The two climbers, Vladimìr Strba and Zoltàn Pàl, who were climbing without the help of guides and porters, were brought down from the southwest face route, which is rarely used by climbers.
They were flown by helicopter to Kathmandu on Wednesday and are being treated in a private hospital for frostbite-like conditions. Both are safe and are expected to recover fully in a few days.
“The climbers were struck by a small avalanche between 10 am and 11 am on Tuesday morning at 7,200 metres. They couldn’t move up or come down as they were injured by blocks of ice,” said Mingma Sherpa of Seven Summit Treks, which conducted the rescue operation.

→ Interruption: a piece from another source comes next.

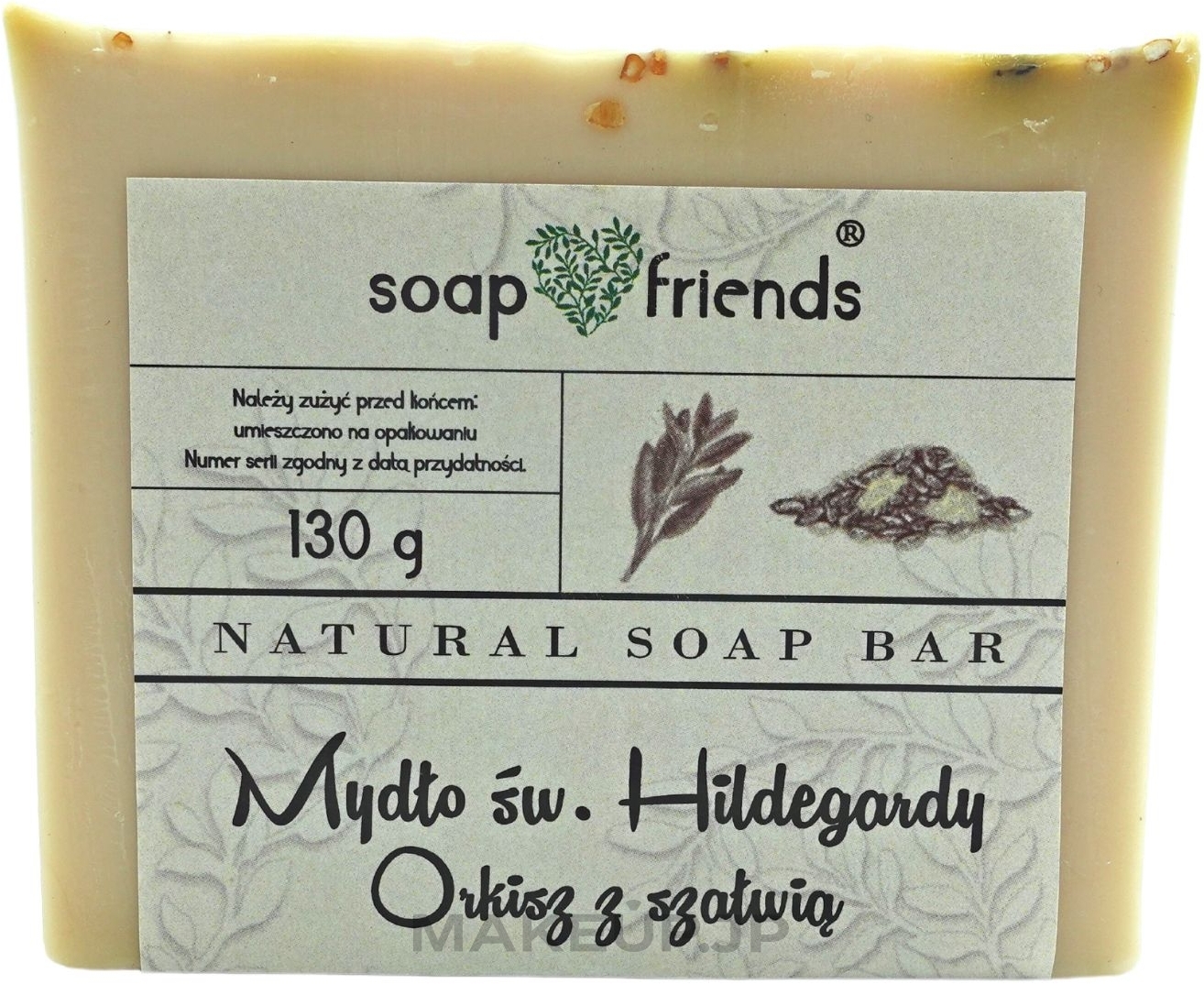 Glycerin Body Soap - Soap & Friends Saint Hildegard — photo 130 g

Four Sherpa rescuers reached the spot within five hours of the accident but struggled for a long time to get to the injured men because of the difficult terrain.
“The rescuers had to fix ropes for 700 metres before they were able to bring the climbers to a safer place from where they were trapped,” said Sherpa.
The climbers were brought down to Camp 2, located at 6,600 metres, where they spent the night before being flown to Kathmandu.
Strba and Pàl were the only two climbers who were trying to summit the world’s highest peak from the southwest face, which was last used by a South Korean climber seven years ago.
Most climbers making the ascent from the Nepal side try to reach the 8,848-metre peak from the southeast face, the preferred route where ropes and ladders are laid to help climbers along the way.
Following two disastrous seasons with avalanches that claimed 35 lives in the past two years, nearly 300 climbers and guides from across the world are gearing up to scale Everest this month.
Clear weather is expected between May 14 and May 16, when nearly 100 climbers will make a bid for the peak. Others will wait till the next weather window between May 19 and May 20.